Entre as muitas tentativas feitas, foi criada uma "joint venture", com a última empresa colocada no mercado. Ela teria complexas funções de holding operacional. Cada empresa manteria suas marcas e sua independência, ficando centralizados os setores de finanças, compras, logística, gestão de pessoal, projeto de novos produtos. Eram duas ferozes concorrentes no mundo todo, uma de origem européia e outra americana. As diferenças culturais a serem superadas eram enormes.
Novos produtos foram lançados, que, no entanto, apresentaram erros de projeto, desempenho insuficiente, baixa qualidade.
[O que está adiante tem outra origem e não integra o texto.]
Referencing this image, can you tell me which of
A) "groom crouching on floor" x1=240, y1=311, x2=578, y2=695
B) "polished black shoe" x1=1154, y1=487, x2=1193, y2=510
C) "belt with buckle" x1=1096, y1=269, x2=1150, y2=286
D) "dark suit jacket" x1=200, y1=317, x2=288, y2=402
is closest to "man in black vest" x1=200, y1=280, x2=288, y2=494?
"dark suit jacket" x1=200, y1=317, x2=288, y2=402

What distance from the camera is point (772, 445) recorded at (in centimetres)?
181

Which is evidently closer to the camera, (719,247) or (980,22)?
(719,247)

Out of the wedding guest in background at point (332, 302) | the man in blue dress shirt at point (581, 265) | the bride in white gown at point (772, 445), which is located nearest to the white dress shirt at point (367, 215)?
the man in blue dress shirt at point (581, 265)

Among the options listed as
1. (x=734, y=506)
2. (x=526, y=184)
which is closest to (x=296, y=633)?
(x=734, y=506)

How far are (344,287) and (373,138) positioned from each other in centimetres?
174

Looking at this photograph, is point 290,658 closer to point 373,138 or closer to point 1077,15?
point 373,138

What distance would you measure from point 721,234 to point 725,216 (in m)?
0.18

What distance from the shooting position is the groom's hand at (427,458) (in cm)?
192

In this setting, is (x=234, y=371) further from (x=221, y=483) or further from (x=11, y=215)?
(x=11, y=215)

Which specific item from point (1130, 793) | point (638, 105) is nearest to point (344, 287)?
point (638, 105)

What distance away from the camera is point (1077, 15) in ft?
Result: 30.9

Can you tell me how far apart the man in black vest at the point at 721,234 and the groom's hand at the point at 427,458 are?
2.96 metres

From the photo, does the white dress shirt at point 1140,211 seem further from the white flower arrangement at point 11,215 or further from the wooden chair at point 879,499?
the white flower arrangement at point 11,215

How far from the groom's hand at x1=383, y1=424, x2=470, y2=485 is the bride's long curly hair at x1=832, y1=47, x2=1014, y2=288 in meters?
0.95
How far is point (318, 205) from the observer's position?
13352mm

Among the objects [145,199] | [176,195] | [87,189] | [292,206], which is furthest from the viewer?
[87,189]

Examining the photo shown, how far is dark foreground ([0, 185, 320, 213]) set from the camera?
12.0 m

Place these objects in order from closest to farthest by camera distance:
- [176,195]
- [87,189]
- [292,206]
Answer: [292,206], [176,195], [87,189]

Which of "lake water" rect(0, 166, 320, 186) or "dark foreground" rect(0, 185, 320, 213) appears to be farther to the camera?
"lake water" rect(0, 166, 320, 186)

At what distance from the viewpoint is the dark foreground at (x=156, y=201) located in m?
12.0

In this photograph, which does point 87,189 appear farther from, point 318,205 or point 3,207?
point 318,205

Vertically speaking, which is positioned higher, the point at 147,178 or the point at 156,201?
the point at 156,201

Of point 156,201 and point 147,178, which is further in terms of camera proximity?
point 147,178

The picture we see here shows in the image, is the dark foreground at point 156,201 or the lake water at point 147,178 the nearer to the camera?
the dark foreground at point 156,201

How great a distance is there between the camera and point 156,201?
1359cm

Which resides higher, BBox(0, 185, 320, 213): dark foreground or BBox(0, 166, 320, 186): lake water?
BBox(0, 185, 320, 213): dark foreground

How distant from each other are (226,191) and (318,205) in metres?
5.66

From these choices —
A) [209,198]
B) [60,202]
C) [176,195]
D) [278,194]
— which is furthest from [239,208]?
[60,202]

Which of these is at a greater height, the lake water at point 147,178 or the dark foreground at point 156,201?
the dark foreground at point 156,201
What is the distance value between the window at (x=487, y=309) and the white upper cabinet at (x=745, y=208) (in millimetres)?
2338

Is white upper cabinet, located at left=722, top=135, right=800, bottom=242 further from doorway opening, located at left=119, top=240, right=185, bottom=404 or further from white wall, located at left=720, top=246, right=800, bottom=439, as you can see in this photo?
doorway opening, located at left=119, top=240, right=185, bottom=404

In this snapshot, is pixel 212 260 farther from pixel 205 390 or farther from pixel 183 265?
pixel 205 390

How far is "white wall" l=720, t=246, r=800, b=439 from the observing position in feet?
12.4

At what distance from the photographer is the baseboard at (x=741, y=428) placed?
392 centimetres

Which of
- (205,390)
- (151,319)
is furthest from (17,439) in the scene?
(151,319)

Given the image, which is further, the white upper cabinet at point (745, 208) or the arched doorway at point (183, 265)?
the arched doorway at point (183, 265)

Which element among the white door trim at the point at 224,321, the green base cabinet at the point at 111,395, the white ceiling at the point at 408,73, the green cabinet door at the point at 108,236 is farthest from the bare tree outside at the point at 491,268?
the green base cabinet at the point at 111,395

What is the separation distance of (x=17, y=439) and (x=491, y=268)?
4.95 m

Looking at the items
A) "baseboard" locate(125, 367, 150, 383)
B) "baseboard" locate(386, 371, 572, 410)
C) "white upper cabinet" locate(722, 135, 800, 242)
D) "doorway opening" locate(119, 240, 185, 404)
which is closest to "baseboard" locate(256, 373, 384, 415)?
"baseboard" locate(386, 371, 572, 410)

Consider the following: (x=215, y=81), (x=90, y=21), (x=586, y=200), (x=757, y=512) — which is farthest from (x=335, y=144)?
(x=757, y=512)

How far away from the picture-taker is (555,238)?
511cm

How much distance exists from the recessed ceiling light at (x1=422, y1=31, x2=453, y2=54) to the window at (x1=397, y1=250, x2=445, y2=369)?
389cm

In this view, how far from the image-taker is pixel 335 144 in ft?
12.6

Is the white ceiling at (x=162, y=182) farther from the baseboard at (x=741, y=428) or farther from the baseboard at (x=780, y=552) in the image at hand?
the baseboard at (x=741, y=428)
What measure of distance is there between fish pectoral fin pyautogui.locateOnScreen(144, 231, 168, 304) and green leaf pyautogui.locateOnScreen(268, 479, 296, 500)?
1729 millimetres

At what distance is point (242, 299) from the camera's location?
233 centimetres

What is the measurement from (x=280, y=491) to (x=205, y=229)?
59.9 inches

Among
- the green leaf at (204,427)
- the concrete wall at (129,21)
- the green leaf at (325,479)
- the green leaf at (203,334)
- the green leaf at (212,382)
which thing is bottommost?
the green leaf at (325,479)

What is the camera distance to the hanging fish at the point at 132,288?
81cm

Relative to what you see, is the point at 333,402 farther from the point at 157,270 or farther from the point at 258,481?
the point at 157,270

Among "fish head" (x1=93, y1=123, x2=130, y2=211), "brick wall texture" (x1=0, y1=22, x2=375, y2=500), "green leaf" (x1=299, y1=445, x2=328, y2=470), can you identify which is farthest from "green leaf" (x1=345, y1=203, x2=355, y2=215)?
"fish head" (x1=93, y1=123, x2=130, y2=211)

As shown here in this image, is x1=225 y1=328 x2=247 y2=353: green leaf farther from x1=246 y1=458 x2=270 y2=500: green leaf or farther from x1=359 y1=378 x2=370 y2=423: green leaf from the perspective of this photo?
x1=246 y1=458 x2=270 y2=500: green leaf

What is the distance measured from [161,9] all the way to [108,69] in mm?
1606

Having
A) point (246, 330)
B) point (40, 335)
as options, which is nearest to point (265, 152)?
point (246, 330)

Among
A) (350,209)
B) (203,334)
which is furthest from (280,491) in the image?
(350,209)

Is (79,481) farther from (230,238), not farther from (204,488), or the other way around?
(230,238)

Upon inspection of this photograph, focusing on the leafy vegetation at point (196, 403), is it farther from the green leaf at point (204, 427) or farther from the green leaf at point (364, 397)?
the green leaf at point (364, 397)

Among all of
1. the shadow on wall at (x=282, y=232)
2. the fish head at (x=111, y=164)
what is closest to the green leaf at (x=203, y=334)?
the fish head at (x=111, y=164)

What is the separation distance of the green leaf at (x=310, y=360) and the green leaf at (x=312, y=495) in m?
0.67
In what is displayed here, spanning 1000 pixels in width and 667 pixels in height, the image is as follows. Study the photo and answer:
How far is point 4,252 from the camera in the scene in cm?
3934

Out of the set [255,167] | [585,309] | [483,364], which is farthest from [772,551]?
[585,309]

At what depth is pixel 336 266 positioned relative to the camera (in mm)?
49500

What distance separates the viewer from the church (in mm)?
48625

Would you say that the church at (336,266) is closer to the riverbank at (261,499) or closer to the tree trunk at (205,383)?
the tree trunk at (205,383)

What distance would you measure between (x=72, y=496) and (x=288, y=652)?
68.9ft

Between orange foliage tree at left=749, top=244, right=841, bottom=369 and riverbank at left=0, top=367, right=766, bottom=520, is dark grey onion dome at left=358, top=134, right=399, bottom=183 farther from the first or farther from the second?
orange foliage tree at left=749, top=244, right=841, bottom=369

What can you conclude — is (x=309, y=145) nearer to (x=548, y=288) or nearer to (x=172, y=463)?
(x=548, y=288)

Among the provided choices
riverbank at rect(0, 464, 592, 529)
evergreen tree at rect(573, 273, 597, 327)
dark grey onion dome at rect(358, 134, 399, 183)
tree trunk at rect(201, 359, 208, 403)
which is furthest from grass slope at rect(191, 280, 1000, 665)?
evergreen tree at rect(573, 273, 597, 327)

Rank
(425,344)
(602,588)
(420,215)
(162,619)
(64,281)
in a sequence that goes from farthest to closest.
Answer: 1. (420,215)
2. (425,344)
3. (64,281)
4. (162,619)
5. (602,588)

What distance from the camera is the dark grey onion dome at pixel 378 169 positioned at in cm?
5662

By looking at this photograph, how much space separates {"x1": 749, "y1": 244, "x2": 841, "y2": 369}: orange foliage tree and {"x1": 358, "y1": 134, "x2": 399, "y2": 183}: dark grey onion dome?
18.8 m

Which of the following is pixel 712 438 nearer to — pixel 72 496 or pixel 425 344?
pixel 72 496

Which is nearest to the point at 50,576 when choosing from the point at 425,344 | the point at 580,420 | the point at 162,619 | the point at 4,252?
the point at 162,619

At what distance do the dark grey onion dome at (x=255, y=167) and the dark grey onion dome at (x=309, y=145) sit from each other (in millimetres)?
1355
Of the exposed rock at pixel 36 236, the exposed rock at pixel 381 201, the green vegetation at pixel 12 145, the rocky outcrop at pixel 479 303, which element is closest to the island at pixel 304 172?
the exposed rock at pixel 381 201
Os consumidores e franqueados assinalavam os erros e pediam mudanças, mas ninguém de direito lhes dava ouvidos. As duas marcas perderam mercado e, num certo momento, o somatório de participação das duas já era inferior ao da primeira empresa quando iniciara a nova sociedade.
Em contraste, as campanhas de propaganda e as ações promocionais continuaram com elevados padrões de criatividade e com excelente capacidade de dialogar com os consumidores. Aconteceu, porém, uma distância entre a comunicação e a realidade. A propaganda não conseguiu superar as limitações e as deficiências, apresentadas pelos novos lançamentos, e a rigidez operacional das companhias. Estabeleceu-se uma "distorção" na comunicação, pouco perceptível no plano racional, embora nítida no plano subjetivo e imaginário do consumidor. Os resultados foram menos vendas, prejuízos, fracasso, dissolução da holding.
Novamente sozinha, a empresa contratou um gênio em mudança de culturas e especialista no corte de custos. Sua característica era calcular as margens dos fornecedores e impor-lhes novos preços que em geral os deixavam sem lucros e até com prejuízo. Para isso usava uma ?técnica especial". Telefonava para os fornecedores em suas casas sábado à noite, domingo pela manhã, no almoço, no jantar, na hora do cinema, do teatro ou da caminhada de fim de semana e comunicava: a partir de hoje nós pagaremos 11,64% a menos pelos seus produtos. E assim por diante. Para alguns ia ao exagero de informar que os novos preços se estendiam aos produtos já produzidos e àqueles em viagem (a logística era complexa). Além disso, dizia que as mercadorias somente seriam recebidas quando a empresa recebesse as notas de desconto sobre as faturas já emitidas. Era um horror, pois, na maioria dos casos, eram produtos exclusivos que só poderiam ser vendidos para aquela empresa. Outra ação foi o fechamento sumário de escritórios de vendas, de centros de treinamento e de assistência técnica e a demissão de equipes longamente treinadas. Na logística anterior, os vendedores percorriam distâncias médias de mais ou menos 150 km, ou 300 km de ida e volta; com a nova logística, passaram a percorrer 870 km ou 1.740 km de ida e volta. Some-se a isto o cansaço das equipes de vendas, o que acarretou improdutividade crescente.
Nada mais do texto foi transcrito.